Kuwait Move From SUSE to Red Hat Shows That Novell and Microsoft Deceive on 'Interoperability'
- Dr. Roy Schestowitz
- 2010-05-14 07:29:31 UTC
- Modified: 2010-05-14 07:29:31 UTC
Summary: A migration away from SUSE shows that bindings between Windows and SUSE are not so crucial after all; Microsoft publicly explains reluctance to be interoperable
Novell and Microsoft market themselves based on "interoperability" as a key selling point, but as we pointed out yesterday, Kuwait had no problem moving from SUSE to Red Hat. Here is the press release about it.
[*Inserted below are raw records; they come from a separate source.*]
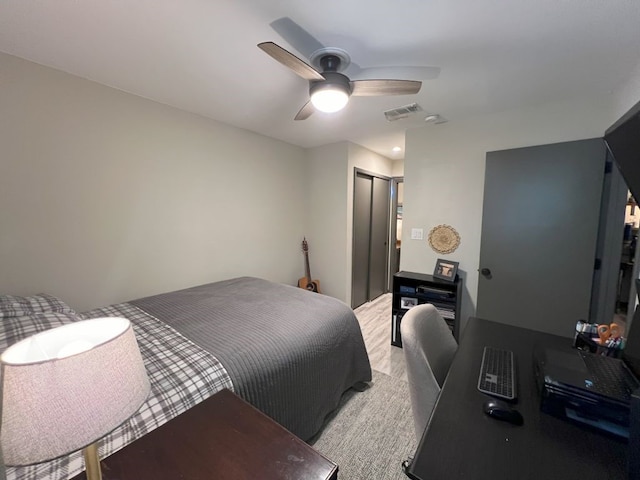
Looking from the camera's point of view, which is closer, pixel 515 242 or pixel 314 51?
pixel 314 51

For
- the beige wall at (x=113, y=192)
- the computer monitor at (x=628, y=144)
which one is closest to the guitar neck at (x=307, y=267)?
the beige wall at (x=113, y=192)

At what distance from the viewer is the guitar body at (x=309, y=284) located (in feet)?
12.3

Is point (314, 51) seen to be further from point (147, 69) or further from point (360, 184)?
point (360, 184)

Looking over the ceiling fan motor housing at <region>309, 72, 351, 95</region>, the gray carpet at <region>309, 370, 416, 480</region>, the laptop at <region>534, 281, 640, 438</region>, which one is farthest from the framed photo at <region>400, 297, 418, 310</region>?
the ceiling fan motor housing at <region>309, 72, 351, 95</region>

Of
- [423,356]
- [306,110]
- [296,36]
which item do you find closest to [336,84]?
[296,36]

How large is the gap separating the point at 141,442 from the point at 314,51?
2003mm

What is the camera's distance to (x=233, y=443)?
778mm

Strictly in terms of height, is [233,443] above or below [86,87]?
below

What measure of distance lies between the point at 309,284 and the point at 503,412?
3.05 metres

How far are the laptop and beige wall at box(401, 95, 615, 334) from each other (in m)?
1.75

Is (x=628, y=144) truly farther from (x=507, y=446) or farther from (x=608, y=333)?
(x=507, y=446)

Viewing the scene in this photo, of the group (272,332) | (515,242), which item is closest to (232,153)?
(272,332)

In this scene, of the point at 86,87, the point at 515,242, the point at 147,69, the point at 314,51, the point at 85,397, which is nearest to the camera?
the point at 85,397

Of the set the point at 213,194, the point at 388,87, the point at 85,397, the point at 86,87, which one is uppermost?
the point at 86,87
Yesterday we also showed that
Microsoft excludes GNU/Linux when it comes to a Web-based Office (there are more reports about it, mostly derived from the one we referenced earlier). Is this interoperability? Of course not.
Here is Microsoft's
'Office man' explaining the motives:
From ChannelWeb
Stephen Elop, president of the Microsoft Business Division and one of the company’s foremost cloud proponents, also dismissed Google’s claims of Office-Docs interoperability.
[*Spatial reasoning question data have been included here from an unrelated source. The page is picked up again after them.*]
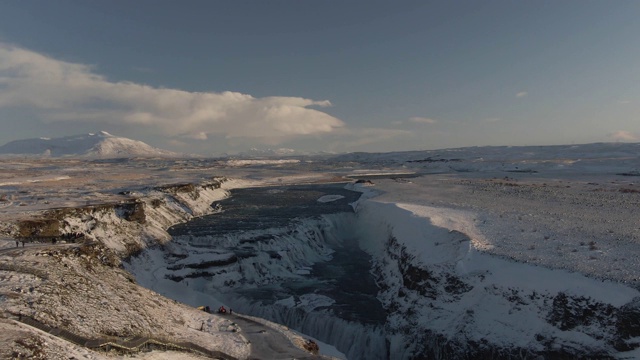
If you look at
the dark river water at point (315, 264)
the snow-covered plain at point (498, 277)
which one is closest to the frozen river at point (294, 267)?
the dark river water at point (315, 264)

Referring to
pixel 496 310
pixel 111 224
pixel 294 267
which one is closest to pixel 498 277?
pixel 496 310

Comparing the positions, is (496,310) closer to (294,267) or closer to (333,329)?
(333,329)

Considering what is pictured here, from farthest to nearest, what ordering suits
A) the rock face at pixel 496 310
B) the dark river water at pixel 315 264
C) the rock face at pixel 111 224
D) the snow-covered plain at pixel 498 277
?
1. the rock face at pixel 111 224
2. the dark river water at pixel 315 264
3. the snow-covered plain at pixel 498 277
4. the rock face at pixel 496 310

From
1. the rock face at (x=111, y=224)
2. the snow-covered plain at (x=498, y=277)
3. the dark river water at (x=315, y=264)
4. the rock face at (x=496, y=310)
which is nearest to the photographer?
the rock face at (x=496, y=310)

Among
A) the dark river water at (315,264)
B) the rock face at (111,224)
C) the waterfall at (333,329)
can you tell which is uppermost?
the rock face at (111,224)

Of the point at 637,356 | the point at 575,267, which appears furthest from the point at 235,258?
the point at 637,356

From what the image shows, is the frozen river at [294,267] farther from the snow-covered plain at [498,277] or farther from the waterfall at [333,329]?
the snow-covered plain at [498,277]

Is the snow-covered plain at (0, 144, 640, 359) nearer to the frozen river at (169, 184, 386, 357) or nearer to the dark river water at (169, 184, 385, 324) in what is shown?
the dark river water at (169, 184, 385, 324)

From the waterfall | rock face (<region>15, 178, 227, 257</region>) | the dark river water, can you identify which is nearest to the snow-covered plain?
rock face (<region>15, 178, 227, 257</region>)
“It clearly shows their lack of maturity and lack of understanding for the business market,” Elop told The New York Times Wednesday. “Companies don’t want to mix their technology.”
I am shocked, shocked, to hear Microsoft come out against interoperability.
We
wrote about Elop a few days ago and shown above is an explanation of why Microsoft persisted with
bribes and other corruption to pass OOXML as 'open' rather than embrace real standards.
But the more important point is that despite Microsoft's attempt to make the Microsoft-taxed distribution work better with Windows, large deployments can easily have SUSE substituted with Red Hat. Nobody needs SUSE.